BEGIN The data
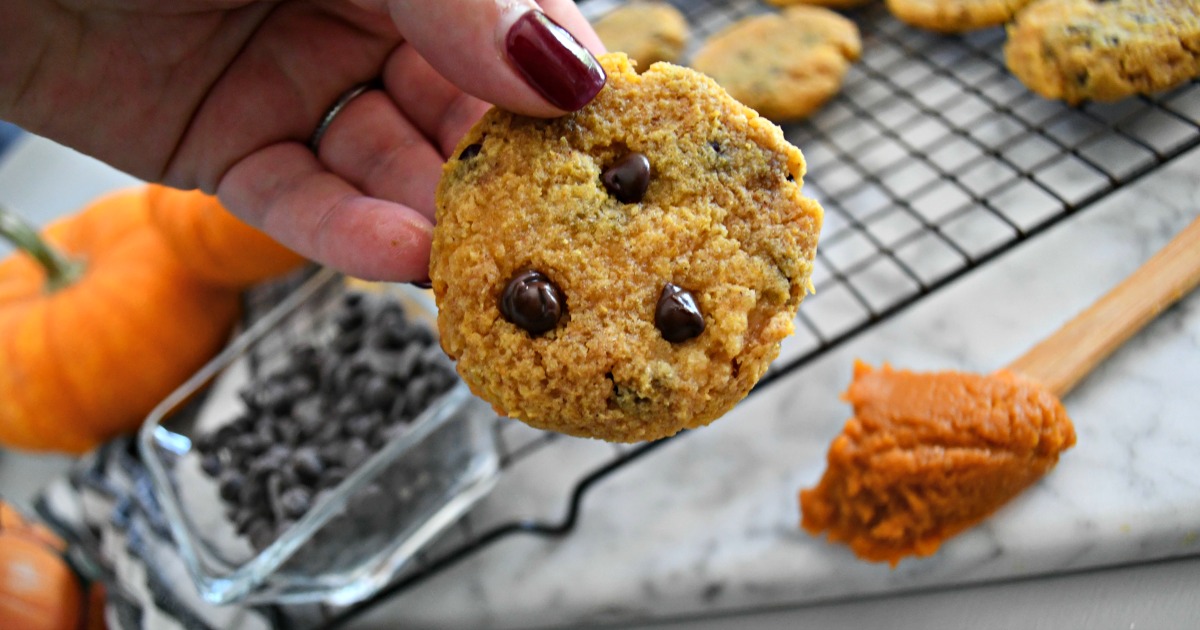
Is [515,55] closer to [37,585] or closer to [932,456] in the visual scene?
A: [932,456]

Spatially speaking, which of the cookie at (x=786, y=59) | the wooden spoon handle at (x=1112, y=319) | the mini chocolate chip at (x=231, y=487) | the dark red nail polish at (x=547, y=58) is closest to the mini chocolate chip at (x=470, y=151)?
the dark red nail polish at (x=547, y=58)

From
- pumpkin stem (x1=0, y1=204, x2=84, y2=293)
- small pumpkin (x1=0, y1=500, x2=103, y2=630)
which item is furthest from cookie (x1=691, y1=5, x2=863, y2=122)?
small pumpkin (x1=0, y1=500, x2=103, y2=630)

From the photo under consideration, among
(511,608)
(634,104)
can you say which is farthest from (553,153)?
(511,608)

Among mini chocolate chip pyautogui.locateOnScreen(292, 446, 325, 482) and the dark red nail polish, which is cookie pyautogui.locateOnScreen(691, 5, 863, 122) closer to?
the dark red nail polish

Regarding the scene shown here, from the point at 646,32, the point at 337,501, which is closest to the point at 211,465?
the point at 337,501

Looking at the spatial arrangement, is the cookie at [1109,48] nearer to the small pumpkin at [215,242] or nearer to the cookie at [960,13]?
the cookie at [960,13]

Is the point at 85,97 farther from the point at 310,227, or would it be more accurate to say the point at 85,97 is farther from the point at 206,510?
the point at 206,510

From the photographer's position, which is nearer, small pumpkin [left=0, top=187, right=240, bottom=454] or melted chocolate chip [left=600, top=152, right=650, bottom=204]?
Result: melted chocolate chip [left=600, top=152, right=650, bottom=204]
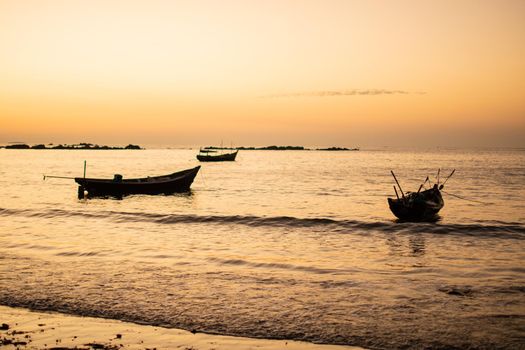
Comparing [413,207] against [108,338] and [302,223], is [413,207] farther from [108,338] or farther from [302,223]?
[108,338]

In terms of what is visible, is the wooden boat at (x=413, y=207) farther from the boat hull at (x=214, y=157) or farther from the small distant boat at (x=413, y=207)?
the boat hull at (x=214, y=157)

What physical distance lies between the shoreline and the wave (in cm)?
1454

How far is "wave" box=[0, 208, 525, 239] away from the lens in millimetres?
20906

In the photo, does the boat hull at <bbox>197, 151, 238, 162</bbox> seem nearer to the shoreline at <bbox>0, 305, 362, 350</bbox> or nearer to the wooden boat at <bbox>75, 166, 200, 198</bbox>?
the wooden boat at <bbox>75, 166, 200, 198</bbox>

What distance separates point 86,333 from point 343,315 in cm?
431

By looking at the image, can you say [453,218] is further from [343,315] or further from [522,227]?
[343,315]

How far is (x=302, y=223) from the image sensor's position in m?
23.2

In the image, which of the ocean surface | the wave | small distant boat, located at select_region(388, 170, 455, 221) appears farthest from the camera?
small distant boat, located at select_region(388, 170, 455, 221)

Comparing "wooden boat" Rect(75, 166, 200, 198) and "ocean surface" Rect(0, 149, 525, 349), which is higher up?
"wooden boat" Rect(75, 166, 200, 198)

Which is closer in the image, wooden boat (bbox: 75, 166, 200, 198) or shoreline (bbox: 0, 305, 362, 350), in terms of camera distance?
shoreline (bbox: 0, 305, 362, 350)

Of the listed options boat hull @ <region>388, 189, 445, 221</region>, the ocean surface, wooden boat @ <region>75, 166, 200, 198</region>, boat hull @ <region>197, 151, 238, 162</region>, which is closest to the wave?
the ocean surface

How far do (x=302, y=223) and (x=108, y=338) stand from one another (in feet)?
55.8

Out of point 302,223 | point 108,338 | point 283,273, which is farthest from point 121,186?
point 108,338

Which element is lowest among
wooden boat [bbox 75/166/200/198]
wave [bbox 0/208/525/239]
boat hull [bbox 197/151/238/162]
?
wave [bbox 0/208/525/239]
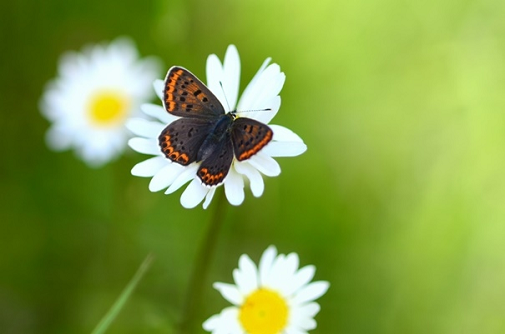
END The data
▶ _Given request_
Extract every line in the records above that contains the word "farthest", copying each line in full.

▶ _Result of this task_
can you say which is farthest from (553,153)?
In the image, which of the ocean surface | the wave | small distant boat, located at select_region(388, 170, 455, 221) appears farthest from the camera?
Out of point 302,223 | point 108,338 | point 283,273, which is farthest from point 121,186?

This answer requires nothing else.